119.       First, the Supervisory Authority has provided the Applicant with ample reasons for its
decision not to initiate a statutory enquiry under Section 933 of the Companies Act 2014.
In appraising the adequacy of reasons for the decision not to initiate a statutory enquiry,
it is appropriate to have regard not only to the letter of 1 October 2018, but also to the
minutes of the meeting of the Board of 17 September 2018, and to the Board Paper
setting out the consideration of the Applicant’s complaint. The minutes of the meeting
represent a contemporaneous recording of the Board’s decision not to initiate a statutory
enquiry. The minutes of the meeting make express reference to the Board Paper, and
there is thus a nexus between the Board Paper and the decision.
120.       Secondly, the decision not to initiate an enquiry was lawfully made at Board level. The
Board is not obliged to invoke the procedure under Article 4 of the 2012 Regulations.
Rather, the appointment of a Preliminary Enquiry Committee is discretionary. Unless and
until such a committee is appointed, there has been no delegation of the functions under
Section 933 and the Board is entitled to make the decision itself.
121.       Thirdly, the Board did not take into account irrelevant considerations in reaching its
decision. The Board enjoys a broad discretion under Section 933, both in terms of the
threshold decision of whether to initiate an enquiry, and the subsequent decision as to
what action to take upon completion of the enquiry. The Court of Appeal has
characterised this discretion as falling at the wider end of discretionary powers. (Nowak
v. Irish Auditing and Accounting Supervisory Authority [2016] IECA 301).

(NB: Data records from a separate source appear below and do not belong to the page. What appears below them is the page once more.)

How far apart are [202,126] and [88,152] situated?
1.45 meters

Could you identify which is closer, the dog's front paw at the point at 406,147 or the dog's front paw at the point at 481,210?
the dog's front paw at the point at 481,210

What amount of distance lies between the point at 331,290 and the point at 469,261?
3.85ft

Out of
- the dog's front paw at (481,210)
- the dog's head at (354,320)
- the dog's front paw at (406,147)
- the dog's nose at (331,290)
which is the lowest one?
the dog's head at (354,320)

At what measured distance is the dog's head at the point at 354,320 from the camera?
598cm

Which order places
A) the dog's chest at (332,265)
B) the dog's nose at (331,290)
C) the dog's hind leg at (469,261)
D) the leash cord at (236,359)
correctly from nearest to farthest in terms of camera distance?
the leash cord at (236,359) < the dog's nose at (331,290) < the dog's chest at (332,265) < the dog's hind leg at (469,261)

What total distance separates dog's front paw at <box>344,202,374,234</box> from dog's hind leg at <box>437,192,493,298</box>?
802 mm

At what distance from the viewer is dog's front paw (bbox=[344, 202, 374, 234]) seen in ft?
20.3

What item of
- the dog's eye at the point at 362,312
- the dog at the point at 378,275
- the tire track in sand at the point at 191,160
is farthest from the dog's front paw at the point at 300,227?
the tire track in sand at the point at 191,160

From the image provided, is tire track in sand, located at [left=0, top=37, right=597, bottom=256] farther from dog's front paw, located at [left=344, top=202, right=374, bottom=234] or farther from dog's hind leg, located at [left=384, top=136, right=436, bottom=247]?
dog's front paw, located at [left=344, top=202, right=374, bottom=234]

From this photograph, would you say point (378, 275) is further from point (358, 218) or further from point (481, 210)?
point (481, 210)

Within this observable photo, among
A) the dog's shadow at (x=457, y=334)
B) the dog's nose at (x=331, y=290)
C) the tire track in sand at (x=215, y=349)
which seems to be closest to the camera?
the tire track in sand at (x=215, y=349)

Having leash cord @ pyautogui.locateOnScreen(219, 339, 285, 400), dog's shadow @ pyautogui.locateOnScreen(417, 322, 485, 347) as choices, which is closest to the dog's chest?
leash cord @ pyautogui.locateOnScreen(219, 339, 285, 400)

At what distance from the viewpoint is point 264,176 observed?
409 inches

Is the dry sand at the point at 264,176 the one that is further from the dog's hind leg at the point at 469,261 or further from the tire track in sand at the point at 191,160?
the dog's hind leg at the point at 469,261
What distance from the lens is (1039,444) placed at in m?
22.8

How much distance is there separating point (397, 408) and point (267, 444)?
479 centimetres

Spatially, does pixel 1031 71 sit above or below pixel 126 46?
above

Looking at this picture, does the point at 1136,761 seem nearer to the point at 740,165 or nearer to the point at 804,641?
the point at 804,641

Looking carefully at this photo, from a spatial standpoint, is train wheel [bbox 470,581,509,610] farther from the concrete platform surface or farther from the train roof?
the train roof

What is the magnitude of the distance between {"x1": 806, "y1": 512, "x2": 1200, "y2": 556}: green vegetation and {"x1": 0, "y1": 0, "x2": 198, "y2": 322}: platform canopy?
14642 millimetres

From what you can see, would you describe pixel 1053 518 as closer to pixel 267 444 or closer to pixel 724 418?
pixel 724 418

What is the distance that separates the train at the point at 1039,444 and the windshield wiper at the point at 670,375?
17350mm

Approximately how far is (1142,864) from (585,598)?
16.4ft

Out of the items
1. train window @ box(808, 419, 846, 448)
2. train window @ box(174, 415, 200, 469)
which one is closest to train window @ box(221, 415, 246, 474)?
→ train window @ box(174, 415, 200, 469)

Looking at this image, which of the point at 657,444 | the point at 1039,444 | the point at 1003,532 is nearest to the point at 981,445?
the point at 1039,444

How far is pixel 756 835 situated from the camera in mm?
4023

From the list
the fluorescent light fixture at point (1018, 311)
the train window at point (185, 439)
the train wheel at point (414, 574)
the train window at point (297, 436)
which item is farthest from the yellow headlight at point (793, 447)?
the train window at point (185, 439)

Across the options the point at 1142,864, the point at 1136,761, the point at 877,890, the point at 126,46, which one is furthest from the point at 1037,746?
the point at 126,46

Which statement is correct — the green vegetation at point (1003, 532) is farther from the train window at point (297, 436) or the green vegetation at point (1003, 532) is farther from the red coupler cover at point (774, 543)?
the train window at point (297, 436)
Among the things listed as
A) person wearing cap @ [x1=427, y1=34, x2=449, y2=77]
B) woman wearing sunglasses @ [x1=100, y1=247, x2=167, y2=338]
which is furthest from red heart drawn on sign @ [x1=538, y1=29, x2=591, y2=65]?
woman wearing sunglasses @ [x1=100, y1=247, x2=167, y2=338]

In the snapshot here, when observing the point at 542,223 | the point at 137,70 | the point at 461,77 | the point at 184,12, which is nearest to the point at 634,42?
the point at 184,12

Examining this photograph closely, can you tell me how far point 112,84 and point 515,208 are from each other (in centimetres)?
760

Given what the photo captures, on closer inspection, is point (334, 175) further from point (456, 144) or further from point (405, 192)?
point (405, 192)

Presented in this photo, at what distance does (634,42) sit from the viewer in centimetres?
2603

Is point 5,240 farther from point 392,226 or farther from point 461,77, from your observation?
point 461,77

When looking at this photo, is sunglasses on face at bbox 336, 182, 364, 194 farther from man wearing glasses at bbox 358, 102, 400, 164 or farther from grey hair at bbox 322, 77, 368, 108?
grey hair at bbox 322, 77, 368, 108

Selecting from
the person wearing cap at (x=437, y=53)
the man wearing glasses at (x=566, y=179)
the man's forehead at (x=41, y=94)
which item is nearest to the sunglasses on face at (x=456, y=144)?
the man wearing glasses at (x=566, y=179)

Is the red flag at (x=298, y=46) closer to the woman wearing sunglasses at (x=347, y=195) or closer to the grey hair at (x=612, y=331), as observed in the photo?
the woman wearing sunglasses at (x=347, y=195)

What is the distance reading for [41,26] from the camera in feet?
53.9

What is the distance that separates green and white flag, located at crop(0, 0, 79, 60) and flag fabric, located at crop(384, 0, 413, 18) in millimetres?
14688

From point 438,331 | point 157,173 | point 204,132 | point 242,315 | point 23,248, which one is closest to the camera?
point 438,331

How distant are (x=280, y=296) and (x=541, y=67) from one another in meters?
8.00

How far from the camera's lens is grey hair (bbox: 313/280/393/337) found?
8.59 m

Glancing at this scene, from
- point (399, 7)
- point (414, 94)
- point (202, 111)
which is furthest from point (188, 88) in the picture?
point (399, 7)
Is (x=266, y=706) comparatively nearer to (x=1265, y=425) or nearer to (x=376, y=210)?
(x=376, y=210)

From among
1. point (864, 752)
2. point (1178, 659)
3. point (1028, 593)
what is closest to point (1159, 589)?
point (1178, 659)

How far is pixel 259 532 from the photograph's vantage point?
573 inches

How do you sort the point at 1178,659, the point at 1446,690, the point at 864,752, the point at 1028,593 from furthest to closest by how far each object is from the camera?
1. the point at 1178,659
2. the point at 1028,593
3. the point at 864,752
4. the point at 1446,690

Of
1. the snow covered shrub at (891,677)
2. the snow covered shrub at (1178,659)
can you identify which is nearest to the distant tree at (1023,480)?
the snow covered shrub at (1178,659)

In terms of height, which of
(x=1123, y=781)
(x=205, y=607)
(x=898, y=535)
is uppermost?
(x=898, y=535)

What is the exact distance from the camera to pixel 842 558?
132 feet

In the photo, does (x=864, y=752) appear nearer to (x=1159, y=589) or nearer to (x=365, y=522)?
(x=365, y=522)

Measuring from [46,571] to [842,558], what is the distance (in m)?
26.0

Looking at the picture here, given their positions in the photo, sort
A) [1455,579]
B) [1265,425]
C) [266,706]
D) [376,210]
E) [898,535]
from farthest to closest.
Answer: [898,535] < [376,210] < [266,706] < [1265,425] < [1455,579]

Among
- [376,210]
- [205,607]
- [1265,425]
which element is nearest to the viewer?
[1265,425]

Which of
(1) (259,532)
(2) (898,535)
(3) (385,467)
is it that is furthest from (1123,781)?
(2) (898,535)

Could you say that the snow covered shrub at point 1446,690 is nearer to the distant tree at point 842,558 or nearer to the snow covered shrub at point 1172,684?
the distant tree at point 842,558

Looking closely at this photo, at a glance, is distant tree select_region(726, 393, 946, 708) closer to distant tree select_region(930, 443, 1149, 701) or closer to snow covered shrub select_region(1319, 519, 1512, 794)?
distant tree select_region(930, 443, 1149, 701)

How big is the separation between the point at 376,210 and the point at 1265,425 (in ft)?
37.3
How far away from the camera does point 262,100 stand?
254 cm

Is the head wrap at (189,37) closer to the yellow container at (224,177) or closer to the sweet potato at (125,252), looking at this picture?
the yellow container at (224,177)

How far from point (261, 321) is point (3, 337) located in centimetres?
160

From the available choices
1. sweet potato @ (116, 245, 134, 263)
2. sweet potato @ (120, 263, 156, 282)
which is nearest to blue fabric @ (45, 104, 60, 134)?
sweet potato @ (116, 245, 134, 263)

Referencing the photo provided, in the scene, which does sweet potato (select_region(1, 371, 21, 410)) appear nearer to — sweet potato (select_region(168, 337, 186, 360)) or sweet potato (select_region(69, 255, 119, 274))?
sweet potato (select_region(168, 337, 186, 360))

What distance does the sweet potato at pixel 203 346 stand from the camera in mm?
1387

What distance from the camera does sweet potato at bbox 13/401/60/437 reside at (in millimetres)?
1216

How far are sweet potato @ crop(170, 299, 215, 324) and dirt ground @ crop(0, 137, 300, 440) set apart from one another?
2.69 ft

122.       It is entirely inconsistent with the broad nature of the statutory discretion for the
Applicant to suggest that it would be ultra vires for the Board to have regard to the
“significance” or “gravity” of the matters complained of. Similarly, the Board is entitled to
consider whether the circumstances warrant the initiation of a full enquiry or whether the
matter under investigation is better dealt with by way of supervisory action.